Five people were fatally shot Friday night in the Cascade Mall in Burlington, and officers fanned out searching for the shooter, according to the Washington State Patrol.
The gunman killed four women in the cosmetics department of the Macy’s store at Cascade Mall, according to spokesman for the patrol, Sergeant Mark Francis.
A fifth victim, a man who had been critically injured in the shooting later died in hospital, Sergeant Francis said on Twitter.

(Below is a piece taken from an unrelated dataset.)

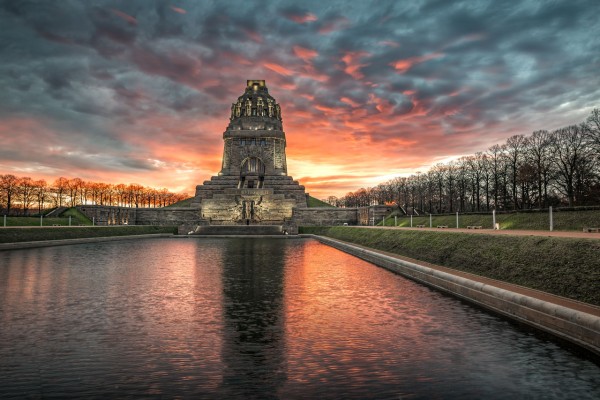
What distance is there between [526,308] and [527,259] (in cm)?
396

Sergeant Francis said on Twitter that the gunman had left before the police arrived and that the shopping centre, the Cascade Mall, had been evacuated after the 7:45 pm shooting.
He said it appeared that a single gunman was armed with a rifle.
On Twitter, he described the gunman as a Hispanic man who was wearing gray and was headed toward a nearby highway.
The police converged on the mall and were making a store-by-store sweep, looking for survivors, some of whom had locked themselves in dressing rooms and other areas of the mall, too frightened to come out, KIRO, a television station in Seattle, reported. Local reports said the shooting occurred in the mall’s Macy’s store.
“It becomes more commonplace obviously, these shooting situations in our country, but until you’re one of the ones inside a building like that it is really hard to describe,” Sergeant Francis told reporters outside the mall.
Eric Mathews, 40, who was meeting his son there, said it was a typical Friday night at the mall, which is about 100 kilometres north of Seattle. He described it as a “teenage scene kind of thing.”
He arrived around 7:45 pm when the shooting occurred. Mathews and his son, Kai, 16, left just before the mall was locked down, he said.
Four of Kai’s friends were stuck inside after the mall was locked down, he said.
Referring to his son, Mr Mathews said: “Imagine I was late or if he didn’t answer his phone. That stuff is running through my mind.”
Stephanie Bost, an employee at Johnny Carino’s, a restaurant at the mall, said a customer said there had been a shooting about 100 metres away.
“We went on lockdown” and shut the doors, she said.
“We saw people being evacuated from the mall and running out to their cars,” she added.
Sergeant Francis said survivors inside the mall would be bused to a nearby church.